* _EXTRACT PROVIDED_
DPO : here we have the choosen response and the rejected one , that is , what is the prob of getting a choosen response and what is the prob of getting a rejected response

x: input / prompt 
yc : correct output
yr : rejected output

> Choosen : Prob (Y_c | X ) , Prob (Y_r | X )

Prob (Y_c | X ) : sum of prob of the individual output tokens ..   

> rejected  : 


In [None]:
import torch.nn.functional as F

logp = None

def next_token_prediction_values(logp:torch.Tensor, idx :int ) -> torch.Tensor:
    return logp[:, idx, :] # output will be torch tensor 

# resp_mask this is the response mask that means it tells which parts of the prompt to take in the input and which parts not to take !!
def seq_logprob(model , input_ids , attention_mask, resp_mask):
    '''
    This is the log prob, this is the 
    '''
    
    if type(input_ids) is not torch.Tensor:
        print(input_ids)

* _INFORMATION SUPPLIED_
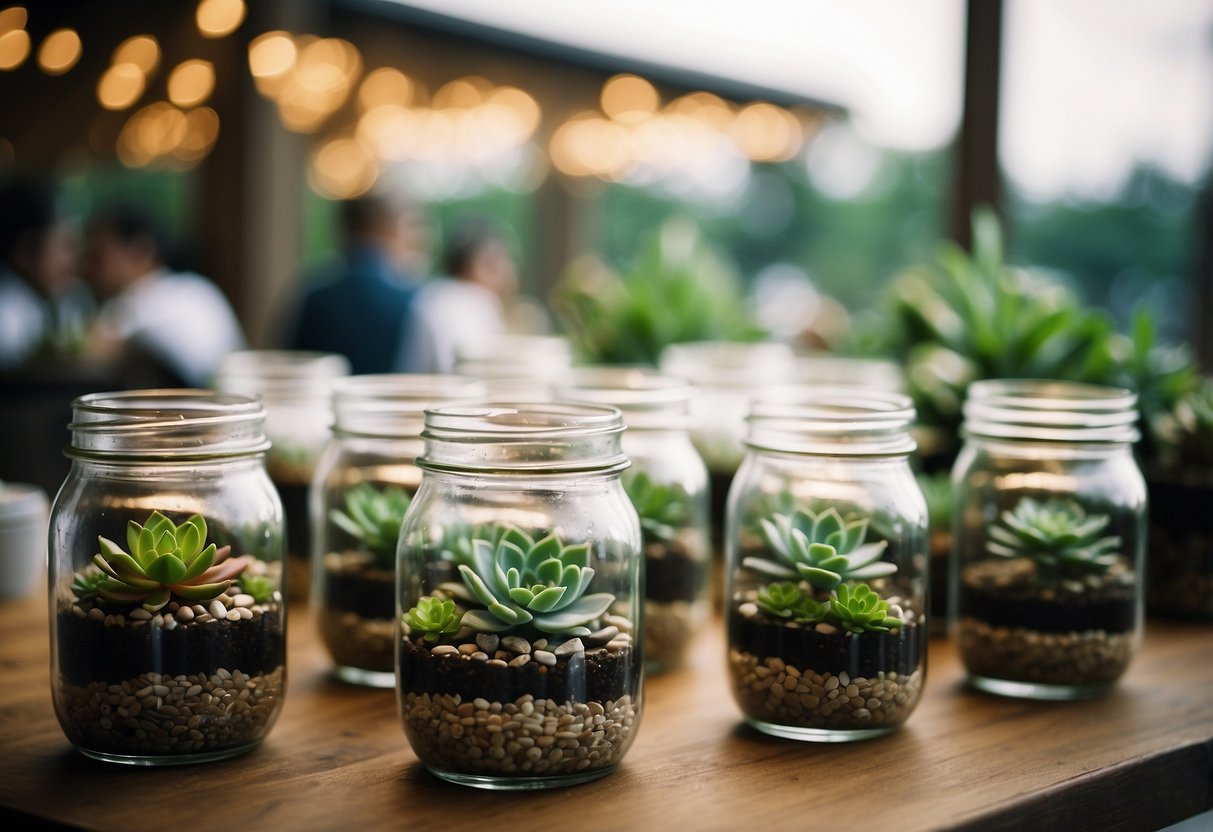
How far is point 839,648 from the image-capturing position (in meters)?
1.05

* _CHALLENGES_
A - In the DPO notes, explain in one to three sentences what the resp_mask argument of seq_logprob is for.
B - In the DPO notes, what does yr stand for?
C - Keep writing the DPO notes from the last line shown.

* _RESULTS FOR THE EXERCISE_
A - The resp_mask argument is a response mask. It marks which parts of the prompt should be taken into the input and which parts should be left out.

B - The rejected output.

C -
        print(type(input_ids))
        input_ids = torch.tensor(data = input_ids, dtype = torch.int32)
        attention_mask = torch.tensor(data = attention_mask, dtype=torch.int32)

    out = model(input_ids = input_ids.unsqueeze(0), attention_mask = attention_mask.unsqueeze(0))
    print("out logits shape is ", out.logits.shape) # outputs the probability for all the input tokens , the next one will only be from the last one

    # In the DPO, I am already passing the input to the model / the output also in the prompt itself ..  
    logp = F.log_softmax(out.logits, dim = -1)
    print("full logp shape is : ", logp.shape) # log outputs for all the next tokens  

    # now output the dpo probs
        

    # Now I need to find the last one, so we are taking the probability of the whole sequence .. the input + output ( prompt + response) 
    # global logp
    logp = F.log_softmax(out.logits, dim = -1)
    print('logp shape is : ' , logp.shape) # 1 x 163 x VS

    # logp: here tells the probabity values of the next tokens coming out from these 
    # !! next_token_prediction_values(logp, idx)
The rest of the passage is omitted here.